Analyst high / low target$108.00 / $41.20The stock closed above even the high target in the snapshot.
Recommendation key / opinionsHold / 9Coverage is meaningful but cautious.
Q1 2026 revenue$14.735MRevenue is growing but still tiny against market value.
Q1 total operating expenses$164.147MExpense base is large during manufacturing and constellation buildout.
Q1 net loss attributable to common stockholders$(191.012)MLosses remain significant before network scale.
Q1 operating cash flow$(48.058)MOperating cash burn remains material.
Q1 investing cash flow$(379.263)MSatellite, spectrum and infrastructure spending dominate cash use.
Cash, equivalents and restricted cash$3.459BLiquidity is a major strength after financing activity.
FY2025 revenue / net loss to common$70.918M / $(341.940)MFull-year results show early commercialization and heavy losses.
2026 orbital satellite target~45 satellitesManufacturing and launch cadence are the main execution test.
FCC authorityUp to 248 satellitesRegulatory progress expands the long-term U.S. network path.
MNO partners / subscribers60+ / ~3BDistribution optionality is broad but must convert to service revenue.
Contracted commercial revenue commitments~$1.1BBacklog validates demand but timing and margin remain uncertain.
Social mention rank#2, 103 mentionsRetail attention is elevated but has cooled from the prior day.

ASTS is a high-quality speculation, not a fundamentals-supported value at the latest price. The company has a large strategic opportunity, meaningful liquidity, important carrier relationships, and visible 2026 satellite milestones. Those positives deserve attention and explain the market's enthusiasm.

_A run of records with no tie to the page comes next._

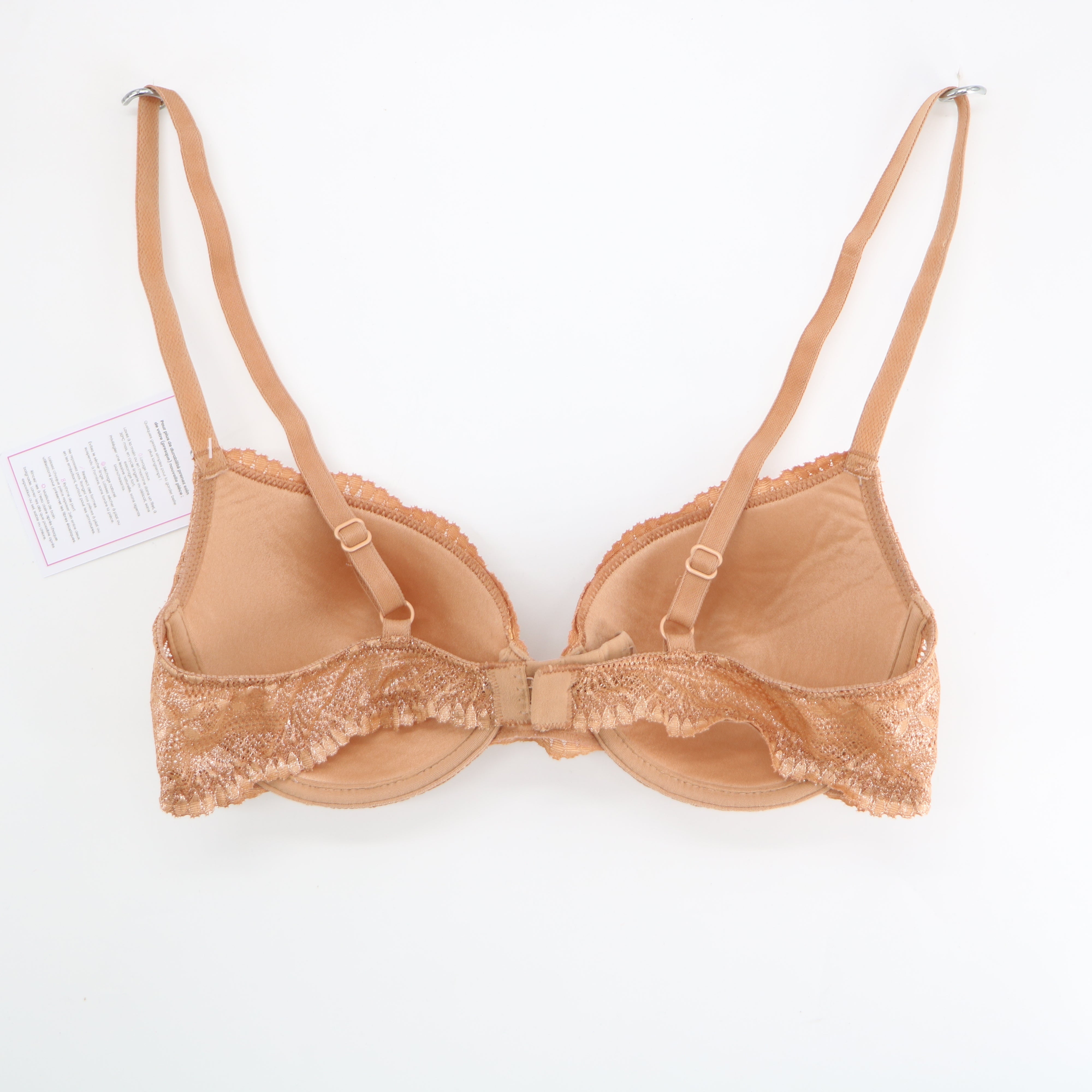 Soutien-gorge ETAM Brun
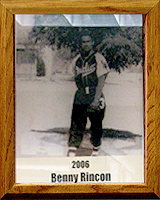 Benny Rincon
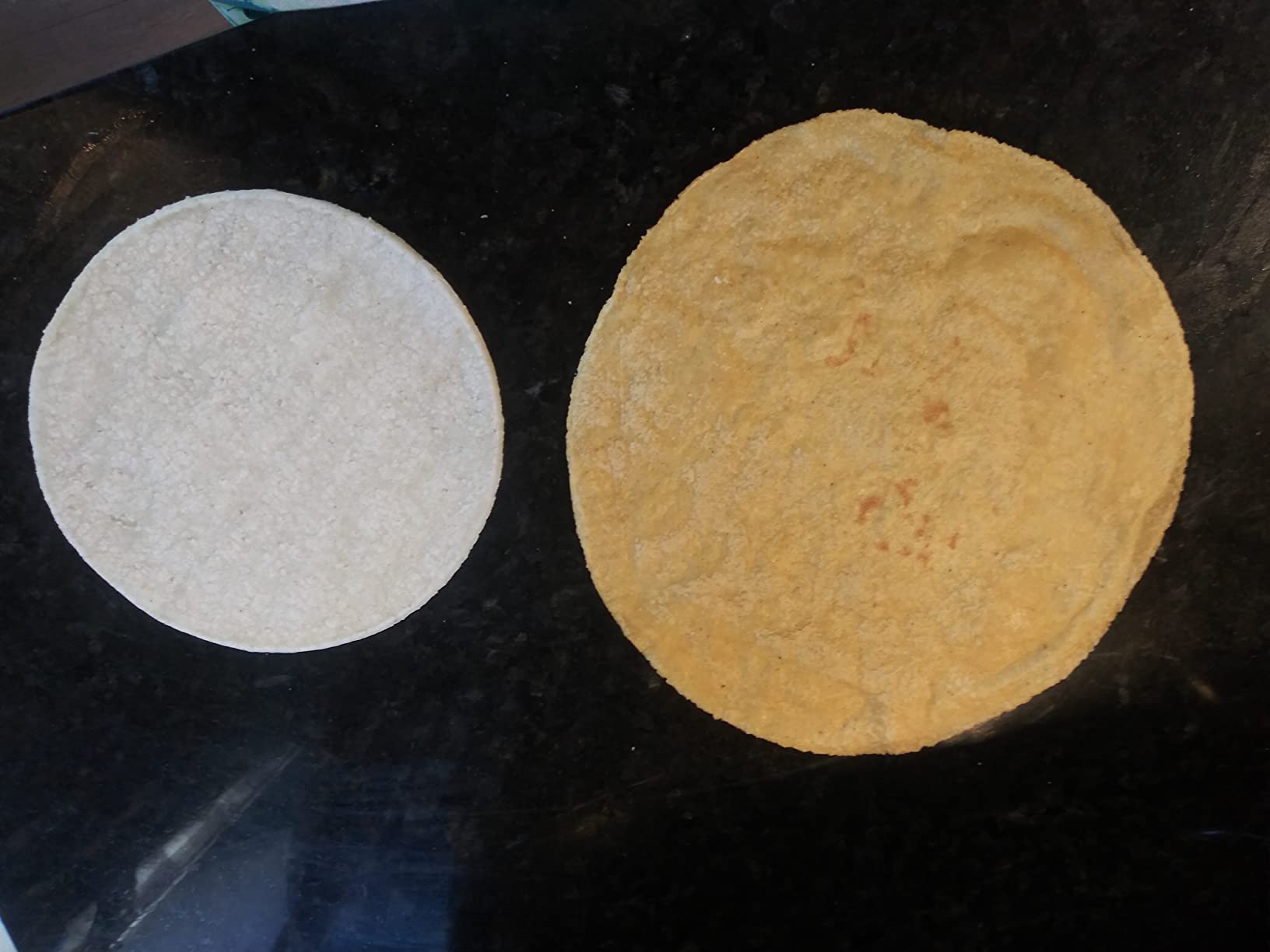 10 Inch Oak & Walnut Tortilla Press – Handmade Hardwood Tortilla Maker by Central Coast Woodworks customer photo 1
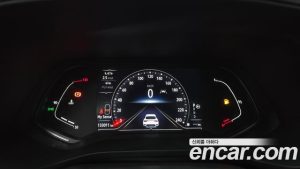 Renault-KoreaSamsung XM3 1.6 GTe RE 2023 года из Южной Кореи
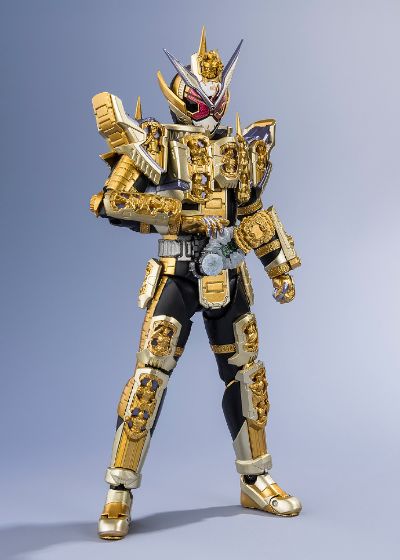 S.H.Figuarts 假面骑士崇皇时王 平成世代版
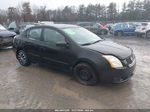 2007 Nissan Sentra 2.0s Black vin: 3N1AB61EX7L699441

The portfolio decision is still Underweight because the stock closed above the analyst high target while current revenue remains small and losses remain large. At roughly 518x sales, investors are paying upfront for years of satellite deployment, service launch, partner conversion, and margin expansion.

For new money, the better posture is to wait. A pullback toward the $80-$82 range, successful 2026 launch execution, or a visible acceleration in commercial revenue would make the risk/reward more balanced. Until then, the position should be smaller than benchmark or avoided in conservative portfolios.